Thurnbichler po konkursie duetów: Było nas stać na więcej
W sobotnim konkursie duetów w Wiśle Polskę reprezentowało dwóch najlepszych zawodników piątkowych kwalifikacji – Piotr Żyła i Dawid Kubacki. Podopieczni Thomasa Thurnbichlera zakończyli rywalizację na szóstym miejscu.
– Dzisiaj było nas stać na więcej. Skoki wyglądały bardzo dobrze w rundzie próbnej, a także wczorajszych skokach treningowych i kwalifikacjach.

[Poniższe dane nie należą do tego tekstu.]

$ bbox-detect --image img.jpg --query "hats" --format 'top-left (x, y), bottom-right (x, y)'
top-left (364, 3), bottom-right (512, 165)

Później w konkursie przyszła mieszanka nie najlepszych skoków i brakującego szczęścia do warunków. To był trudny dzień – mówił po zakończeniu konkursu trener Biało-Czerwonych.
– Piotrek zmienił w drugim skoku pozycję i nie była ona już dobra, przez co skok był spóźniony, a odbiciu brakowało energii. Szczególnie kiedy są słabsze warunki, tak jak to było w ostatnim skoku, zawodnik potrzebuje tej energii. Dawid w mojej opinii był zbyt zachowawczy, prawdopodobnie nie chciał popełnić błędu – analizował skoki swoich podopiecznych Austriak. –Przedyskutujemy to i obejrzymy wspólnie nagrania. Mogliśmy osiągnąć więcej, ale wiemy, że skaczemy lepiej. Jeśli chłopaki będą się trzymać tego procesu i rzeczy, które wczoraj dobrze działały, osiągniemy lepszy wynik. Jutro mamy kolejną szansę, by się poprawić – podkreślił.

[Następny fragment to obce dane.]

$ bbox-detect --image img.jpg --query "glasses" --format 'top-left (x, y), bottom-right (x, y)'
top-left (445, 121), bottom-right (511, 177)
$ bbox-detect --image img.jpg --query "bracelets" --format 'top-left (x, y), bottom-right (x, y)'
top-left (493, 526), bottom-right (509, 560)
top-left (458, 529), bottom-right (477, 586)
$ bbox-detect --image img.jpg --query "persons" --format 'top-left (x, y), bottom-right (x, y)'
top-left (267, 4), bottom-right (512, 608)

Thurnbichler odniósł się także do sytuacji związanej z odsunięciem Jakuba Wolnego z kadry B, która jego zdaniem powinna była zostać rozwiązana wewnętrznie. – Złamaliśmy zasadę o tym, że takie sprawy powinny zostać wewnątrz zespołu. Chciałbym, żeby w podobnej sytuacji zawodnicy najpierw rozmawiali z trenerem, a także głównym szkoleniowcem o tej sytuacji. Jako drużyna musimy wspólnie pracować. Nie zawsze będzie to harmonijna praca, bo będziemy mieć różne opinie. Ale chodzi o to, byśmy starali się czynić postępy jako drużyna – zauważył.

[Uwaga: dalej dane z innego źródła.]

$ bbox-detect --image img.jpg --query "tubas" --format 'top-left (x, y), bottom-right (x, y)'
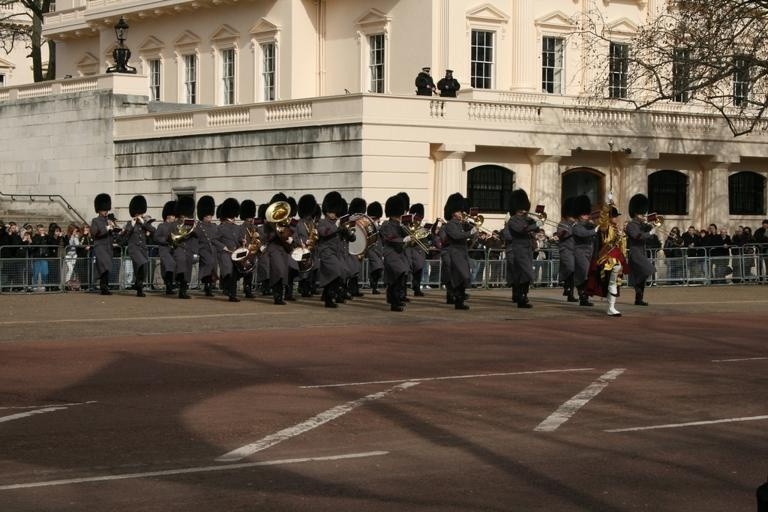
top-left (265, 201), bottom-right (293, 253)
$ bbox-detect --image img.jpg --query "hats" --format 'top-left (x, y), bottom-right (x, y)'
top-left (609, 207), bottom-right (618, 217)
top-left (444, 193), bottom-right (471, 220)
top-left (629, 193), bottom-right (648, 217)
top-left (385, 192), bottom-right (410, 218)
top-left (409, 202), bottom-right (424, 221)
top-left (562, 195), bottom-right (591, 218)
top-left (509, 192), bottom-right (530, 216)
top-left (367, 201), bottom-right (383, 219)
top-left (162, 197), bottom-right (196, 224)
top-left (129, 195), bottom-right (147, 217)
top-left (258, 191), bottom-right (348, 221)
top-left (197, 195), bottom-right (215, 221)
top-left (216, 198), bottom-right (240, 219)
top-left (348, 198), bottom-right (366, 216)
top-left (240, 200), bottom-right (256, 221)
top-left (94, 193), bottom-right (112, 213)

– To była jasna decyzja, podjęta przez trenerów i prezesa na wczorajszym spotkaniu. Nie sądzę, że mogę powiedzieć na ten temat coś więcej niż powiedział Adam. Wystarczy spojrzeć na Puchar Kontynentalny. Nasza drużyna ma wszystko, była jedyną drużyną w PK, który ma serwismena i fizjoterapeutę. Rozglądanie się dookoła i szukanie błędów nie jest odpowiednim rozwiązaniem. Szczególnie że w tym roku łatwo można by było dostać się do kadry narodowej, szczególnie na początku sezonu. Ale zawodnicy sami muszą wykonać taki krok – podkreślił. – Myślę, że sposób pracy Davida jest podobny do mojego. Zawodnicy muszą wykazać własną inicjatywę i brać odpowiedzialność za pewne rzeczy. A nie są do tego przyzwyczajeni, bo w ubiegłych latach wszystko mieli zapewnione – wyjaśnił ThomasThurnbichler.
Jednocześnie trener zapowiedział, że zamierza porozmawiać z pozostałymi reprezentantami kadry B. – Rozmawiałem wczoraj także z Andrzejem Stękałą, a z resztą chłopaków porozmawiam przed zawodami w Szczyrku. Podejmiemy odpowiednie kroki. Potrzebujemy chłopaków, którzy są samodzielni i odpowiedzialni. To nasza kolejna generacja. Kuba przeprosił i myślę, że był wczoraj w emocjach. Będziemy rozmawiać, bo Kuba nie został przecież wyrzucony z drużyny. Wciąż ma szansę, ale musi też przemyśleć to, co robi. W tej sytuacji, w jakiej jesteśmy, takich zachowań nie potrzebujemy – zaznaczył Austriak.